In this tutorial, we will learn how to visualize binomial distribution in R. Binomial Distribution is one of the useful discrete probability distributions that comes handy in modelling problems in a number of scenarios.
The classic example of binomial distribution is tossing a coin n times and counting the number of heads (successes) for a coin that is fair or biased. Binomial distribution can help us in computing/estimating the probability of having k successes. And visualizing binomial distribution and understanding the shape of the distribution is useful.
library(tidyverse) theme_set(theme_bw(16))
In R, we can readily compute probability mass function using dbinom() function. We need to specify the number of trials (size), probability of success (p). In the coin toss experiment where tossing a coin 10 times with a fair coin, size= 10 and p = 0.5. And we can compute the probability of getting 5 successes as shown below. We can see that we have about 25% probability of getting 5 successes when tossing a fair coin 10 times.
dbinom(5, size=10, prob=0.5) ## [1] 0.2460938
The probability is negligent if we are interested in 10 successes out 10 tosses.
dbinom(10, size=10, prob=0.5) ## [1] 0.0009765625
Visualizing Binomial Distribution as a line plot
One of the ways to visualize binomial distribution is to make a line plot of probability for successes. Let us compute the the probabilities using dbinom() function for all possible successes in tossing a fair coin 10 times.
# number of trials n = 10 # probability of success in a trial p = 0.5 binom_prob_df1 <- tibble(n_success = 1:n) %>% mutate(prob = dbinom(n_success, size=n, prob=p))
And this how our probabilities look like.
binom_prob_df1 ## # A tibble: 10 × 2 ## n_success prob ## <int> <dbl> ## 1 1 0.00977 ## 2 2 0.0439 ## 3 3 0.117 ## 4 4 0.205 ## 5 5 0.246 ## 6 6 0.205 ## 7 7 0.117 ## 8 8 0.0439 ## 9 9 0.00977 ## 10 10 0.000977
Here we visualize these binomial probabilities as line plot using ggplot’s geom_line() function with number of successes on x-axis and the probability on y-axis.
binom_prob_df1 %>% ggplot(aes(x=n_success, y=prob))+ geom_line()+ geom_point(size=2)+ scale_x_continuous(breaks=1:n)+ scale_y_continuous(breaks = scales::pretty_breaks(n = 5))+ labs(x= "Number of Successes", y= "Probability", title=paste0("Binomial Distribution: n=",n,", p =",p))
Quickly we can see that, when we toss a fair coin 10 times getting 5 successes is most likely with a probabiliy of about 0.25.
Visualizing Binomial Distribution as a bar plot
Another way to visualize the binomial distribution is to use barplot with number of successes on x-axis and probability on y-axis.

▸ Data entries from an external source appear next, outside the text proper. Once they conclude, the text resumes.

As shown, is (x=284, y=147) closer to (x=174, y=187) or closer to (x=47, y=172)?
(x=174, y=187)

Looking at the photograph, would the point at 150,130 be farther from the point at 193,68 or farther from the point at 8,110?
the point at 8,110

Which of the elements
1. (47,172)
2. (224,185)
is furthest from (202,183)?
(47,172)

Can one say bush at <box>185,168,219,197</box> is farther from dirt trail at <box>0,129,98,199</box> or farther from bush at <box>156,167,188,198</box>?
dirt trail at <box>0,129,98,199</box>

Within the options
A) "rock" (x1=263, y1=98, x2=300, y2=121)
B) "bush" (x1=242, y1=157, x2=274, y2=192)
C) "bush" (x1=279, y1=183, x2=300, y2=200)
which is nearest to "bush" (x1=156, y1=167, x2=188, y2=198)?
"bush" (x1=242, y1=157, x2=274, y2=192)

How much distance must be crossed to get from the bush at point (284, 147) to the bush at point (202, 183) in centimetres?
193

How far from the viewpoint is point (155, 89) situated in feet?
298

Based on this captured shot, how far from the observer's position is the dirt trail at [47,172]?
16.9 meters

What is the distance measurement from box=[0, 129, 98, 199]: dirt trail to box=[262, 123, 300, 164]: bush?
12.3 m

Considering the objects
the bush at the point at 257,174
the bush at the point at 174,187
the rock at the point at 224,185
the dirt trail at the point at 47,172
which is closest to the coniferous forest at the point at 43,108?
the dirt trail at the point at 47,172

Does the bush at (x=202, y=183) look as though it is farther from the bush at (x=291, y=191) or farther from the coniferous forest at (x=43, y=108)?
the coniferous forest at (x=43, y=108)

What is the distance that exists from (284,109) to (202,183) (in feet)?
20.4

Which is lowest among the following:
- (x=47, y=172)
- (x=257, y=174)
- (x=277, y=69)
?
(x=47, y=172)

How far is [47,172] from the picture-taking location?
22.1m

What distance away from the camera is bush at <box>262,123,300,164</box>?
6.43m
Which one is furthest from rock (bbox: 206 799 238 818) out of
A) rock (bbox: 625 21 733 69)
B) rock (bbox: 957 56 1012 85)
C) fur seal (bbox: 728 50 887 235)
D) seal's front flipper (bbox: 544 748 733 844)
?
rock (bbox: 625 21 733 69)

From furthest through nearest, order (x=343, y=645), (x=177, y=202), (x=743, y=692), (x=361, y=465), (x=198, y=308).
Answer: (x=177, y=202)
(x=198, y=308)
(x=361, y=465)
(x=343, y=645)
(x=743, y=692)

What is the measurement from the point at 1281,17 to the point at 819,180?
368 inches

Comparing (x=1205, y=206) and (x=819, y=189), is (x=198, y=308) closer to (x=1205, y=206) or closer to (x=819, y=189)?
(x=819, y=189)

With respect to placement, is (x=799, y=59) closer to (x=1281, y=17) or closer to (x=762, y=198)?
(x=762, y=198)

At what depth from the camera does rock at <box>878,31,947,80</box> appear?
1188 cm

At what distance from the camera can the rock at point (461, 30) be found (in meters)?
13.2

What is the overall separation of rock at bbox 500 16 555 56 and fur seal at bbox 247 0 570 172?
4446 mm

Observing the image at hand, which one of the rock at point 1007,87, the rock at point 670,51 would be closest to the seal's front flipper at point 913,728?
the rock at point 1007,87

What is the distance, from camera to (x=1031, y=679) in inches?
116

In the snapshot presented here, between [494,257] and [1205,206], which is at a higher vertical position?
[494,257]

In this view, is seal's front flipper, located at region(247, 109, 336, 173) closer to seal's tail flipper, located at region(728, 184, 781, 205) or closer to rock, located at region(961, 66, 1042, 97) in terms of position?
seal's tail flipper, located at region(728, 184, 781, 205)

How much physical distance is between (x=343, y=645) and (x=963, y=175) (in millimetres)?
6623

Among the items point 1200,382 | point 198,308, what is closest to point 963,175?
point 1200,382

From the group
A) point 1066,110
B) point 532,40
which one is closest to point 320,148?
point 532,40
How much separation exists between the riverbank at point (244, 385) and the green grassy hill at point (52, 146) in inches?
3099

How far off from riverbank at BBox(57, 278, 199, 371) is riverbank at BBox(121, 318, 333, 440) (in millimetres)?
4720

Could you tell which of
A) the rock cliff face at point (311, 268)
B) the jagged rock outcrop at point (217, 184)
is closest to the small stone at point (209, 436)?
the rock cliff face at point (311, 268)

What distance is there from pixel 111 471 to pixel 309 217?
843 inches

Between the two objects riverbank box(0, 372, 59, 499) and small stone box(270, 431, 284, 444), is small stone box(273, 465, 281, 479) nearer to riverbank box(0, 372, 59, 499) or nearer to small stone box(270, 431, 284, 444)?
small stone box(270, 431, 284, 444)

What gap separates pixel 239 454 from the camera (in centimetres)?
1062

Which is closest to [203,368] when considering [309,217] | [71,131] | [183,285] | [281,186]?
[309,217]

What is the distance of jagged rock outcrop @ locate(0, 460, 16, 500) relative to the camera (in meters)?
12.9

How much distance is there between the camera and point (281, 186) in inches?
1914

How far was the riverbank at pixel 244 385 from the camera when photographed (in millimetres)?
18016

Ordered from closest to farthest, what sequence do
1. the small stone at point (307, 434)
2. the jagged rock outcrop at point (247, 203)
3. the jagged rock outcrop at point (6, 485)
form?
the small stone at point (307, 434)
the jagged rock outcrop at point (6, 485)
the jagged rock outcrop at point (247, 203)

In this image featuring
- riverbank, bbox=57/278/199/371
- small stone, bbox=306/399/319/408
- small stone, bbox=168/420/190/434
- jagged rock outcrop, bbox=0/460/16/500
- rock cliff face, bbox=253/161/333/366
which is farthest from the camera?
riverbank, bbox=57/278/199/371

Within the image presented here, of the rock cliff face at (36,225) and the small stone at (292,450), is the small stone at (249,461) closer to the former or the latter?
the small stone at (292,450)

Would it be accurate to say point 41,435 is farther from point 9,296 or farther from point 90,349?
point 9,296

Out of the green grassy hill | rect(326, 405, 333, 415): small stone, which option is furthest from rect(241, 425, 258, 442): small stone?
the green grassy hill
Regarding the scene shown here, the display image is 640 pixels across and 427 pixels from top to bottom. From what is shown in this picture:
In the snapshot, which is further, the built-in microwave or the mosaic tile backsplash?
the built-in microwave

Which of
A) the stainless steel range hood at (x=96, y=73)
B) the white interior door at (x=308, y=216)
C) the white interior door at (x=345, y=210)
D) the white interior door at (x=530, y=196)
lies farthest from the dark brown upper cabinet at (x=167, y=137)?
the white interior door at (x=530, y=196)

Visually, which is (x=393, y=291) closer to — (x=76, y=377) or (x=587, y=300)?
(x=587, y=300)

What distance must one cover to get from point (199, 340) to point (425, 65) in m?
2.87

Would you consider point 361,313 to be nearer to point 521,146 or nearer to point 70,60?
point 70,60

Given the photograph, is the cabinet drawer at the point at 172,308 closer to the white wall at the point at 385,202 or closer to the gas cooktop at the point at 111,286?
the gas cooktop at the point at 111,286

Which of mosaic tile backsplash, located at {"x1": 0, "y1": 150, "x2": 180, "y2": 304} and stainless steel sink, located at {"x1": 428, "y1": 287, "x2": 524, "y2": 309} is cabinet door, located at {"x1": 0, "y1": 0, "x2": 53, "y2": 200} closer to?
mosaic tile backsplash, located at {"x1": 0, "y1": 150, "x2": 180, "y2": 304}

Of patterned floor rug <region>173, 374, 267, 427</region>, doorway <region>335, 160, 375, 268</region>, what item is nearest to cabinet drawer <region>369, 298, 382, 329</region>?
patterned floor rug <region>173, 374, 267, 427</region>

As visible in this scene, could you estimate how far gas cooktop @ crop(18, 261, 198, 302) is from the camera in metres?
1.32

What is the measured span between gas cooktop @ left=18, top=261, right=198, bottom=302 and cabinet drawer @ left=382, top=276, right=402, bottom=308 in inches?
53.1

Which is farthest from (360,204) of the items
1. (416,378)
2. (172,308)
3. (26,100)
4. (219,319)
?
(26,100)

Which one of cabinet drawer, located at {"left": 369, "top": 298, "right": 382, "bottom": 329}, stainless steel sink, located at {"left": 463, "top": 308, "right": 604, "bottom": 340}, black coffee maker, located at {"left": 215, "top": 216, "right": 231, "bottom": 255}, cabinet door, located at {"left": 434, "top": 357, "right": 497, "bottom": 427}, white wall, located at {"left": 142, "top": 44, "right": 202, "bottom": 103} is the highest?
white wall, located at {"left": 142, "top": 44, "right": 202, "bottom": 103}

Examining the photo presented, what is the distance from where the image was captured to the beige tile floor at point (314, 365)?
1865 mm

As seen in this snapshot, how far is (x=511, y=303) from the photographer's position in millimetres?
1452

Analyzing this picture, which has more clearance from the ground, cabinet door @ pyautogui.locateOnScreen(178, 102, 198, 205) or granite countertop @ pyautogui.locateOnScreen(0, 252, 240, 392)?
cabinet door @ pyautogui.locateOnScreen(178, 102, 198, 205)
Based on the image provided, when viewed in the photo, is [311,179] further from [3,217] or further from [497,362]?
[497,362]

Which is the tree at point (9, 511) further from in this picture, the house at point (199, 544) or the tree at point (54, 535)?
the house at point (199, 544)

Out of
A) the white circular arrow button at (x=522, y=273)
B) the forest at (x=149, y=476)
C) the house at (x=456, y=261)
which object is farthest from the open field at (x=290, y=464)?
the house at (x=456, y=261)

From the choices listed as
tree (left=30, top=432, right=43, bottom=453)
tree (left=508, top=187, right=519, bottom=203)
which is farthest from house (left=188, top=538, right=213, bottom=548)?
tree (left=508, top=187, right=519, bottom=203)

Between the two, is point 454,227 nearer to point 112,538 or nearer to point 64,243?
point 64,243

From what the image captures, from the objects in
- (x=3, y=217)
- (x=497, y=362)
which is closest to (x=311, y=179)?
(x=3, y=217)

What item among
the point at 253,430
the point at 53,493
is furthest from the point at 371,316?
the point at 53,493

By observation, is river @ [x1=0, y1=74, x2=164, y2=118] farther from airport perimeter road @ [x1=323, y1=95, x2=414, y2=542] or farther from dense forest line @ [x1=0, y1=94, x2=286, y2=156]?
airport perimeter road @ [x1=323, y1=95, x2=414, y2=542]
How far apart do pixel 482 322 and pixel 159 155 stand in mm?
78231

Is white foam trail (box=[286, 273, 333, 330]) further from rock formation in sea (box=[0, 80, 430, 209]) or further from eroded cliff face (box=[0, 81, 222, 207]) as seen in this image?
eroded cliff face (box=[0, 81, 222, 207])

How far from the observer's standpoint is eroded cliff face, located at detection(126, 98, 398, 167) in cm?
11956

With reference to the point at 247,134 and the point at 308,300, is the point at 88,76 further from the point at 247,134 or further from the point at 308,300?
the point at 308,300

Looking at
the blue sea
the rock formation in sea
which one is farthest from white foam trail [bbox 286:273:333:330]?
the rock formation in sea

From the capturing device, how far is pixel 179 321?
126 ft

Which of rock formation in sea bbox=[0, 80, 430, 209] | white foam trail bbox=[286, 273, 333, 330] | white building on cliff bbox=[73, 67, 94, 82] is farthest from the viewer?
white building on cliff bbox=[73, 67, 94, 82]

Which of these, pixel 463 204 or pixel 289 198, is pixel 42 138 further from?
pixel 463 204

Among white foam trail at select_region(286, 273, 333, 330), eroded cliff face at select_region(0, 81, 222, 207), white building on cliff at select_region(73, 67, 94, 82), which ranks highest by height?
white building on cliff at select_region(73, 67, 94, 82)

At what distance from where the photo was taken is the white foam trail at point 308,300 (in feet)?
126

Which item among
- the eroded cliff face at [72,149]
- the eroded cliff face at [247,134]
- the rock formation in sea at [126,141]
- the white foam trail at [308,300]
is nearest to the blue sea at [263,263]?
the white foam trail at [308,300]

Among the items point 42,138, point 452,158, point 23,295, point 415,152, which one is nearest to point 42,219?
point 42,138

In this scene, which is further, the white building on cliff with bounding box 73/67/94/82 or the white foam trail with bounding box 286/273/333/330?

Visualizing binomial distribution as a barplot is more common. And here we use geom_col() function to make the bar plot.
binom_prob_df1 %>% ggplot(aes(x=n_success,y=prob))+ geom_col(width=0.25)+ scale_x_continuous(breaks=1:n)+ scale_y_continuous( breaks = scales::pretty_breaks(n = 5))+ labs(x= "Number of Successes", y= "Probability", title=paste0("Binomial Distribution: n=",n,", p =",p)) ggsave("binomial_probability_distribution_barplot_n10_p5.png")
When the coin is fair, i.e. the probability of success is 50%, we can see that the binomial distribution is symmetric.
Binomial Distribution: A biased coin example
Let us quickly consider a scenario, where our coin is not a fair coin, i.e with p =0.7 biased to have more heads than tails.
# probability of head/success p <- 0.7 # binomial distribution with dbinom() binom_prob_df3 <- tibble(n_success=1:n) %>% mutate(prob=dbinom(n_success,n,p)) # barplot visualize binom_prob_df3 %>% ggplot(aes(x=n_success,y=prob))+ geom_col(width=0.25)+ scale_x_continuous(breaks=1:n)+ scale_y_continuous(breaks = scales::pretty_breaks(n = 5))+ labs(x= "Number of Successes", y= "Probability", title=paste0("Binomial Distribution: n=",n,", p =",p)) ggsave("binomial_probability_distribution_barplot_n10_p7p.png")
Since the coin is biased towards heads and when we consider getting heads as successes, Now the binomial distribution is skewed. And also getting 7 heads/successes is the most likely outcome compared to the other outcomes.